Estimation tools (not just for selection on observables)

Once you have an identification strategy, you need a way to implement it. The tools below are often associated with selection on observables, but they’re general-purpose — they show up in other strategies too.

Tool Used in selection on observables Also used in
Regression adjustment Control for X in a regression DID with covariates, RDD with covariates
Matching Pair treated/control on X DID matching estimators
IPW Reweight by propensity score IPW-DID (Abadie 2005, Callaway & Sant’Anna 2021)
Entropy Balancing Balance covariates with weights Weighted DID
Doubly robust Combine regression + weighting DR-DID (Sant’Anna & Zhao 2020)

The identification strategy tells you why your comparison is valid. The estimation tool tells you how to make the comparison. Don’t confuse the two — IPW is a tool, not a strategy.


In Stata

All SOO estimators live under teffects:

* Regression adjustment
teffects ra (outcome x1 x2) (treatment)

* Inverse probability weighting
teffects ipw (outcome) (treatment x1 x2)

* Nearest-neighbor matching
teffects nnmatch (outcome x1 x2) (treatment), nneighbor(1)

* Doubly robust (AIPW)
teffects aipw (outcome x1 x2) (treatment x1 x2)

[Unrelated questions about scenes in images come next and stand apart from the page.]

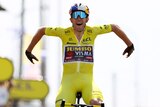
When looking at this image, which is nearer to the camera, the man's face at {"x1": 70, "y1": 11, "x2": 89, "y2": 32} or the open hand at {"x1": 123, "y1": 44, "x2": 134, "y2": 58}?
the man's face at {"x1": 70, "y1": 11, "x2": 89, "y2": 32}

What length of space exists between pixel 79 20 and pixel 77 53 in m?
0.61

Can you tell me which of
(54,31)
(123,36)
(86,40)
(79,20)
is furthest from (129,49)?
(54,31)

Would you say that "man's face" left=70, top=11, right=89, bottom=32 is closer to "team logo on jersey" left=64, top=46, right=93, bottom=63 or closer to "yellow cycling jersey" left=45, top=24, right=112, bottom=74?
"yellow cycling jersey" left=45, top=24, right=112, bottom=74

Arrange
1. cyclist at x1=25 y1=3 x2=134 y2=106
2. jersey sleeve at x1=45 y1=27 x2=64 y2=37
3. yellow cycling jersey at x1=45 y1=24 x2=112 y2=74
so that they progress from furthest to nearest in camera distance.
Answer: jersey sleeve at x1=45 y1=27 x2=64 y2=37
yellow cycling jersey at x1=45 y1=24 x2=112 y2=74
cyclist at x1=25 y1=3 x2=134 y2=106

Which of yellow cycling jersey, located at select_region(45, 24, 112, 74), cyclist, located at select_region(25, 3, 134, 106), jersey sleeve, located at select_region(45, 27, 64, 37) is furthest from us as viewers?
jersey sleeve, located at select_region(45, 27, 64, 37)

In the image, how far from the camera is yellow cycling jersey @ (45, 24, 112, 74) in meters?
11.8

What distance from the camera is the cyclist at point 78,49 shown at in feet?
38.4

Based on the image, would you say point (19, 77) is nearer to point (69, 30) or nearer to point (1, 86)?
point (1, 86)

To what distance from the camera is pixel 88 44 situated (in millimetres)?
11852

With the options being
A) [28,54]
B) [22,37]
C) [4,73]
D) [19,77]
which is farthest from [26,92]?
[28,54]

* Check overlap after any teffects command
teffects overlap

Same identification assumption (CIA) behind all of them — different ways to use \(X\) to make the comparison fair. See each page for details.


Did you know?

  • The conditional independence assumption was formalized by Rosenbaum & Rubin (1983) in their foundational paper on propensity scores. They showed that conditioning on a scalar propensity score is sufficient — you don’t need to match on every covariate separately.

  • The term “selection on observables” is economics jargon. In statistics it’s called ignorability or no unmeasured confounding. In epidemiology it’s the exchangeability assumption. Same idea, different fields, different names.

  • Altonji, Elder & Taber (2005) proposed a practical check: compare how much the estimate changes when you add observed controls. If adding strong predictors of the outcome barely moves the estimate, it’s less likely that unobservables would change it much either. Not a proof — but a useful heuristic.